Walrus Weights/Getting a combination in an array whose sum is closest 1000

1.1k Views Asked by At

I've been working on this problem https://open.kattis.com/problems/walrusweights. I saw that someone else had asked about it here, but my approach to this problem is completely different.

In the problem, you must find a combination in an array that's sum is closest to 1000. Here's my solution, it works well under the time limit (0.26s, limit is 2s), however, after 31 test cases, it gives me wrong answer.

In my program, I first read all the numbers and make it to an array size n + 1 (with a zero as the first number, I'll explain shortly), and then I call this method:

public static void combination(int index, boolean use, int currentSum, int closest){
    HS.add(currentSum);
    HS.add(closest);
    if(index == size){
        return;
    }
    if(use)
        currentSum += array[index];
    index++;
    if(currentSum == 0){ //would interfere with the if statement below, if it's 0, it will always be closer to 1000 
        combination(index, true, currentSum, closest);
        combination(index, false, currentSum, closest);
    }
    else{
        if(Math.abs(1000 - currentSum) < Math.abs(1000 - closest)){//so, if the currentSum is closer to 1000 than the closest so far
            closest = currentSum; //this is now the closest one
        }
        else //otherwise, there's no point going on with further changes to this combination, it will never be closest
            return;
        combination(index, true, currentSum, closest);
        combination(index, false, currentSum, closest);
    }
}

with:

combination(0, nums, false, 0, 1000001); //limit of weights is 1000000

In the combination method, the parameters are the index you're currently on, the array, whether you will be adding the current entry to the sum, the current sum, and the highest combination closest to 1000 so far.

I made a method that once all of the combinations are done, it gets the one closest to 1000 but I'm positive that that works, and it's pretty simple so it's not worth showing, unless needed.

Can anyone tell me what I'm doing wrong?

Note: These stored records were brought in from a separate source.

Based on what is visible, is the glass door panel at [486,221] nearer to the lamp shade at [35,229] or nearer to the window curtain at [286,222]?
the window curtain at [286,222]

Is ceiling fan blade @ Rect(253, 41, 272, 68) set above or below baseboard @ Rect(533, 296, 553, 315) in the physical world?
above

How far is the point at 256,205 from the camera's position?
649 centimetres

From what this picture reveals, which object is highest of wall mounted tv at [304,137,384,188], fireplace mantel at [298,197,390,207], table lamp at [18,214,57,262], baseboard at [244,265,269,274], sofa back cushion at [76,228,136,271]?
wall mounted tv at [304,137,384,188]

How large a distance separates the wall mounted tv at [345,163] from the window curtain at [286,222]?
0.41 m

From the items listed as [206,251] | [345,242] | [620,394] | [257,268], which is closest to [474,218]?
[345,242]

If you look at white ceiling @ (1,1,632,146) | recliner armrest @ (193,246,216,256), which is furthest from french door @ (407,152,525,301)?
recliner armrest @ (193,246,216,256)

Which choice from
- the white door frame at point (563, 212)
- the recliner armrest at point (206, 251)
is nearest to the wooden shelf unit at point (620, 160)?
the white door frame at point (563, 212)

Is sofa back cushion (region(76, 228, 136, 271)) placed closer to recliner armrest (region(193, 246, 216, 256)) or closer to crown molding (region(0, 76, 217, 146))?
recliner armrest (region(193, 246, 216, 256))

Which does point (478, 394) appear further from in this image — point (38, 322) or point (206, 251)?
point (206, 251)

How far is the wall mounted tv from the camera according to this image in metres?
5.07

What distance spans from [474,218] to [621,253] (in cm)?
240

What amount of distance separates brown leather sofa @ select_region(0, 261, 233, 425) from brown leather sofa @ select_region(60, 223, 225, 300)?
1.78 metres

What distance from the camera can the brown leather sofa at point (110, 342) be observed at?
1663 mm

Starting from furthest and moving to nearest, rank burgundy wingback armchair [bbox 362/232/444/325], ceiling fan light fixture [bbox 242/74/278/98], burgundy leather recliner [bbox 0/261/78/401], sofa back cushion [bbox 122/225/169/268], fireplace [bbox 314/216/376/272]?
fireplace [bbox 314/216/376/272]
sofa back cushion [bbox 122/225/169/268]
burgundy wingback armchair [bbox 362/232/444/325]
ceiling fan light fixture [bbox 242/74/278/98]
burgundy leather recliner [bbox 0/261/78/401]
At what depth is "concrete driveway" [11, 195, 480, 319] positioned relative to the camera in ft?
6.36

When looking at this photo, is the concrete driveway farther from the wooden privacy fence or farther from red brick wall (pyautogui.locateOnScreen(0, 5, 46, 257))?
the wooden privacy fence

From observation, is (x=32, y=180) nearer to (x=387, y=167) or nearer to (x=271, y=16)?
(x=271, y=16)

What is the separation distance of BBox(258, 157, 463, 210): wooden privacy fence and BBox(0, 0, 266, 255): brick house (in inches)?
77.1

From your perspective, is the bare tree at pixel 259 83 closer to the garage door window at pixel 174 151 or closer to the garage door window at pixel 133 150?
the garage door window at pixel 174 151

Is the logic of the combination method incorrect, or is there an extra check or something of the sort I'm missing?

1

There are 1 best solutions below

0
On

A bit late, but I've answered this and will leave it here for others to see if they need to.

http://hastebin.com/etapohavud.cpp

I made a recursive method that traverses the array of numbers (which was previously sorted), only checking sums that could lead to the closest one, adding all possible ones to an ArrayList. It is sorted so I would not have to worry about finding a smaller number ahead, which could change the whole current sum that I am checking.

In short, I calculated all viable combinations that could end up being the closest to 1000 and then found the one closest to it.